SOUTH AFRICAN AIRWAYS No wild swings
SA Airways, the embattled national carrier, which incurred losses of up to R8bn in the period from 2004 and 2010 on oil bets, says it is hedging conservatively and will not see “massive” losses or profits with the plummeting of the oil price.
Close to 40% of SAA’s fuel contracts are hedged, says SAA CFO Wolf Meyer. According to SAA’s annual report for the year ended March 2013, the airline’s policy is to hedge a maximum of 60% of its jet fuel price risk exposures on a 12-month rolling basis, with no minimum hedge percentage.
Fuel continues to be SAA’s biggest cost, accounting for 35% of the group’s cost base, according to the 2013 annual report.
In that financial year, SAA consumed 129m litres of jet fuel a month, up from 126 Ml/month in the previous financial period.
Media reports last week said SAA had made losses of R8bn on oil hedges it had taken between 2004 and 2010. Meyer says given the airline’s current conservative hedging policy, the extent of hedging losses are not “remotely as severe” as in the past, and are partly offset by currency hedging gains. He says SAA has gained approximately R300m to date on its fuel purchases at the lower prices over the past six months. However, it has been incurring losses of about R392m on its fuel hedges.

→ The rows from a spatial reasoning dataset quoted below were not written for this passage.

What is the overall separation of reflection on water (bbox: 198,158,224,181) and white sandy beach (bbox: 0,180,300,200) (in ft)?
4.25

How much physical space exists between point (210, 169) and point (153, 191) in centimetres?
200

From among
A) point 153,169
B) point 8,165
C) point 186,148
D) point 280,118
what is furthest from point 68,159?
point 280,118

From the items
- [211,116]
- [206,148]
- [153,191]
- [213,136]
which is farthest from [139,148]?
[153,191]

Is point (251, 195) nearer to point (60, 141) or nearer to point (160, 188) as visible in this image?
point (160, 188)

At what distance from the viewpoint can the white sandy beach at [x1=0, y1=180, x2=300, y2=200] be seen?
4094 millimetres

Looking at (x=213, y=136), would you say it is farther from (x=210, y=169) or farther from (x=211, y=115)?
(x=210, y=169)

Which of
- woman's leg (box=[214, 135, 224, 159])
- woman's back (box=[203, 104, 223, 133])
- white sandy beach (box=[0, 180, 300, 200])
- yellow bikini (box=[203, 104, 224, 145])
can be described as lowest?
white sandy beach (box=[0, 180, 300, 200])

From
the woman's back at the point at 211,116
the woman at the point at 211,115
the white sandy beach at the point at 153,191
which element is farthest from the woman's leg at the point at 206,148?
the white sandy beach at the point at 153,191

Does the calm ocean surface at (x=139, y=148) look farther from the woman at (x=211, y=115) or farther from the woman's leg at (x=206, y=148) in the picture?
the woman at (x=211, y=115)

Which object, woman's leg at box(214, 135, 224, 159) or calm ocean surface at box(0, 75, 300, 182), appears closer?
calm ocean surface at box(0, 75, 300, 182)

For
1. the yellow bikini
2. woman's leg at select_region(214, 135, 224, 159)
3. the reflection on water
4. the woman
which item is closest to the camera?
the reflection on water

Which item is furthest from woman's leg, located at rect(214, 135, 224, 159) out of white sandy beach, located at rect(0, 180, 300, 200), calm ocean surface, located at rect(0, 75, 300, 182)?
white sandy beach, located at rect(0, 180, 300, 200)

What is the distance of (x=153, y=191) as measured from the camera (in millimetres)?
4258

“SAA will realise the full benefit of the lower fuel price only once the current hedges run out,” he says.
However, he adds that while SAA has hedged against a weakening currency, it cannot protect itself against continued weakening of the rand. “What SAA is doing to mitigate this risk is to increase its natural currency hedge capability by growing its foreign currency revenue and thereby decreasing its net foreign currency exposure,” he says.
The price of Brent crude has fallen by over half since June last year, falling below US$50/barrel this month, as supply has grown and demand has decreased.
Brent crude was trading at just below $85 at the end of October and below $72 at the end of November.